I followed this advice, but didn’t work out:

I want to update the driver so I can Cuda 12.2. I am dealing with a remote server that has GPU which I am using. I am using it through ssh. It worked with Cuda 11.6 and it’s preinstalled driver. After getting new nvidia driver nvidia-smi is no longer working

image

I verified:
System Has gcc Installed
And a CUDA-Capable GPU

What I tried:

  1. sudo apt install nvidia-driver-535
    Didn’t work (I cancelled first time I did this installation and had an error during the installation not sure if this caused the issue)

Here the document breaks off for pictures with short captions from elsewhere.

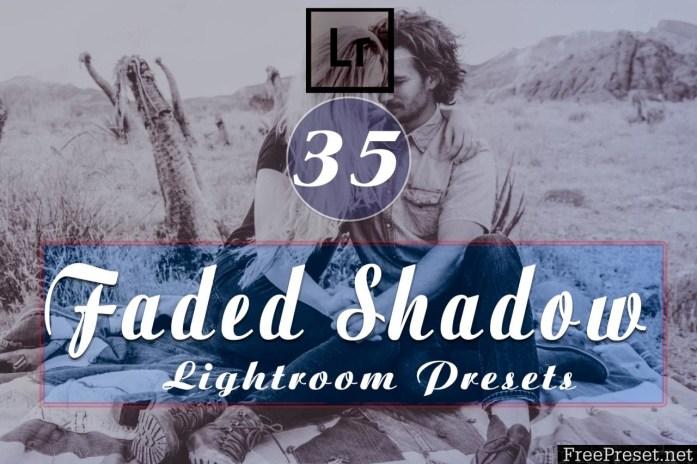 Faded Shadow Lightroom Presets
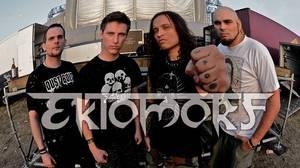 ✠... Ektomorf - The Prophet Of Doom  // Official Clip // AFM Records …✠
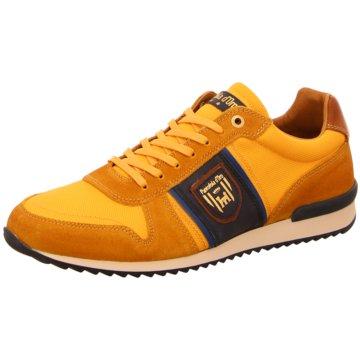 Pantofola d` Oro Sportlicher Schnürschuh gelb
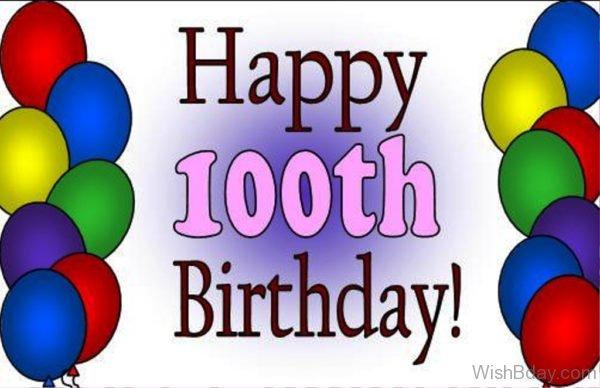 Hundred BIrthday Wishes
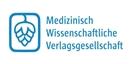 Bild für Kategorie MWV Medizinisch Wissenschaftliche Verlagsgesellschaft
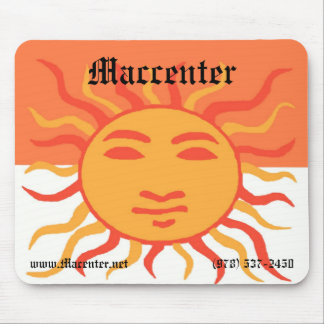 Maccenter Mousepad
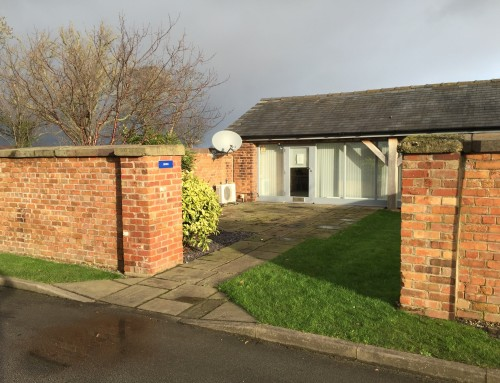 FCL Organisation Opens New Office in Cheshire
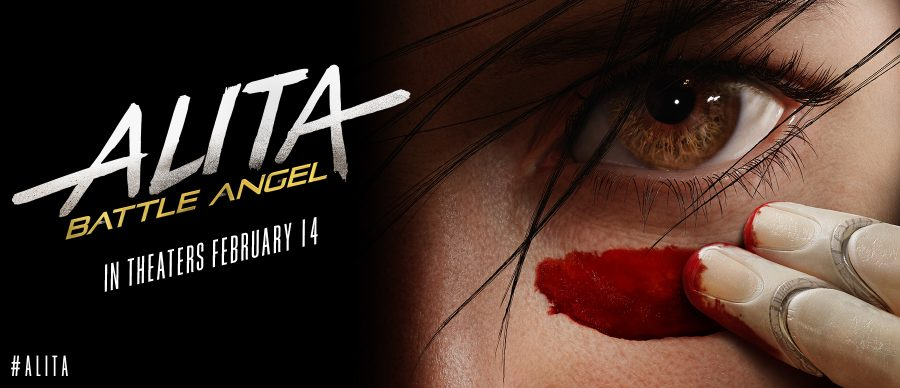 Alita: Battle Angel falls from graces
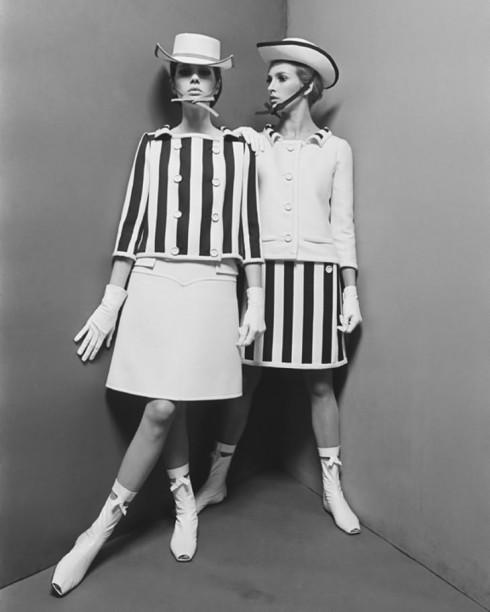 thoi trang thap nien 60 mod fashion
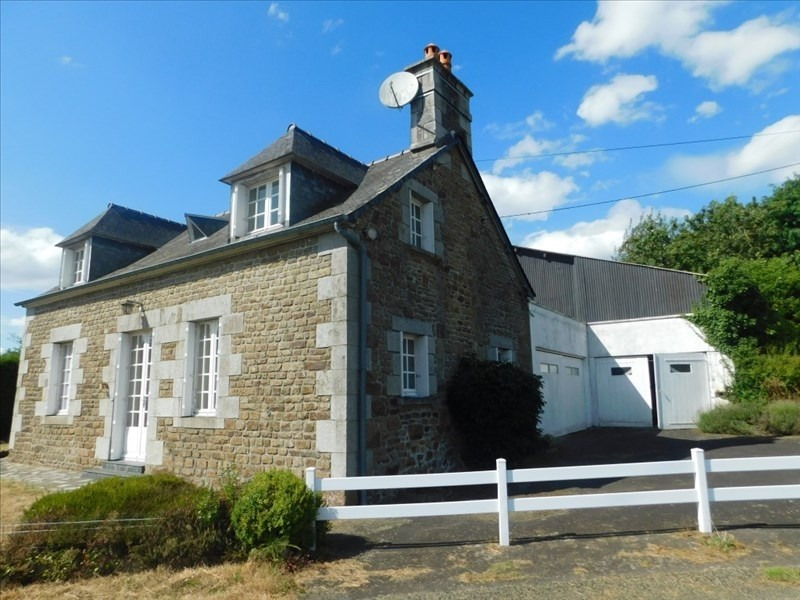Sale house / villa St mars sur la futaie 114400€ - Picture 1
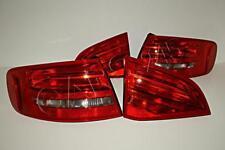 Audi A4 B8 Wagon 5DR Tail Lights Rear Lamps Full SET 4psc 2008-2010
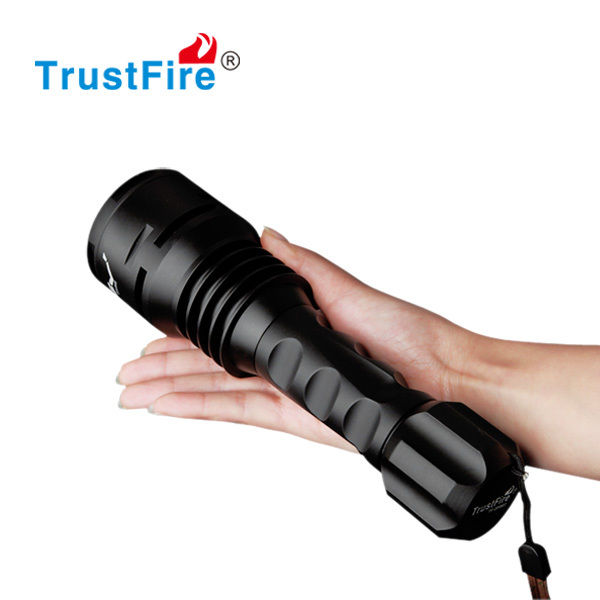 2014 new arrival dive torches /100m waterproof scuba diving equipment diving lamp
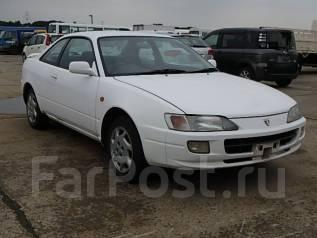 Toyota Sprinter Trueno. механика, передний, 1.6, бензин, 120 тыс. км, б/п, нет птс. Под заказ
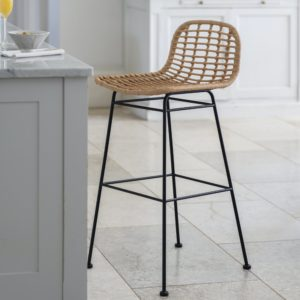 Hampstead Bar Stool - PE Bamboo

  2. Install Cuda 12.2 Thoguht, maybe it needed Cuda for nvidia-smi to work. Seems like nvidia-smi doesn’t require Cuda what I see online.

sudo apt-get purge nvidia*
sudo apt-get autoremove
sudo apt-get autoclean
sudo rm -rf /usr/local/cuda*

Install the latest NVIDIA Driver: nvidia-driver-550

Note I did a sudo reboot each time.
Help I don’t know how to fix this!

nvidia-bug-report.log (81.8 MB)

I tried logging dmesg, which driver can I use?

It’s a VM on a vGPU host, you need to use the grid driver. You should get that from the one that set up the host.